In an accompanying editorial haematologist Adrian Wiestner from the National Heart, Lung, and Blood Institute, Bethesda, Maryland, described the study results as “impressive”.
“Every patient had a response, almost all had a complete response, and in most no residual disease was detected by means of flow cytometry.
Second, there appears to be no added toxicity from combining the two drugs. Third, initiation of venetoclax was facilitated by a period of administration of ibrutinib alone that reduced tumor bulk and the risk of tumor lysis syndrome, ” he wrote.
Professor Wiestner said he was most surprised at the absence of a Kaplan–Meier curve.
“Here, assessment of minimal residual disease (MRD) has replaced the progression-free survival curve of old, indicating a possible shift in focus away from traditional clinical-trial end points and toward even more stringent measures of clinical efficacy that may be central to regulatory decisions,” he observed.

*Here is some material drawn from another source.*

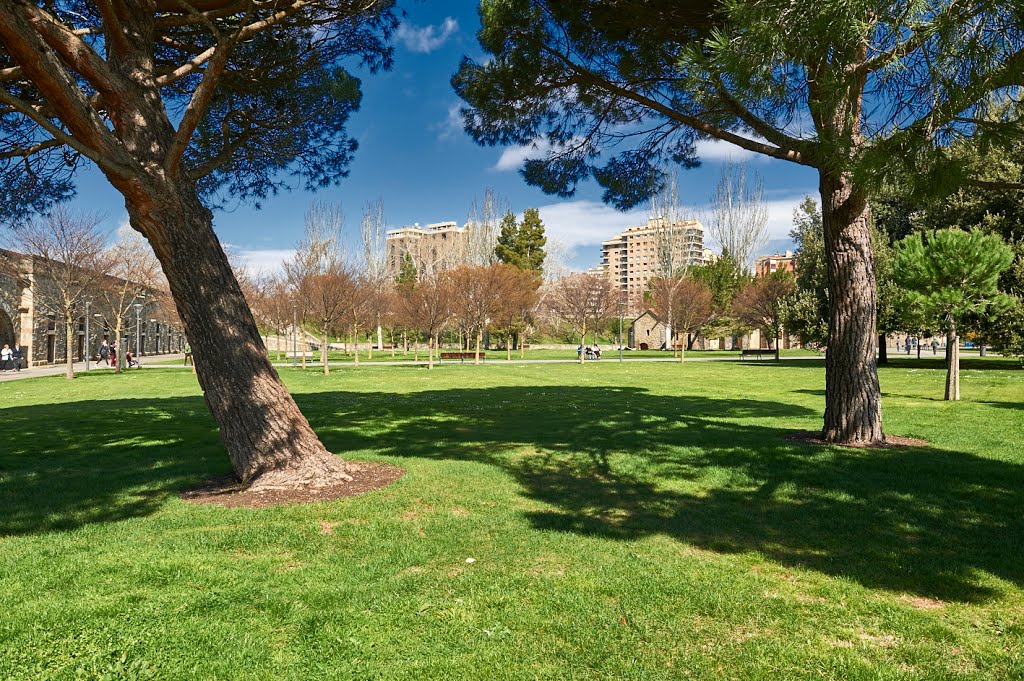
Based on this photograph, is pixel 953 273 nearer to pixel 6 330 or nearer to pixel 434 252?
pixel 6 330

He concluded that extended follow-up of would provide many more insights into targeted therapy of CLL, and potentially help answer important questions such as: Can treatment ever be safely stopped? Are there subgroups with a poor prognosis that require additional therapy? What is the nature and mechanism of ibrutinib and venetoclax resistance? And does substituting a different BTK inhibitor for ibrutinib preserve activity with a lower risk of toxic effects?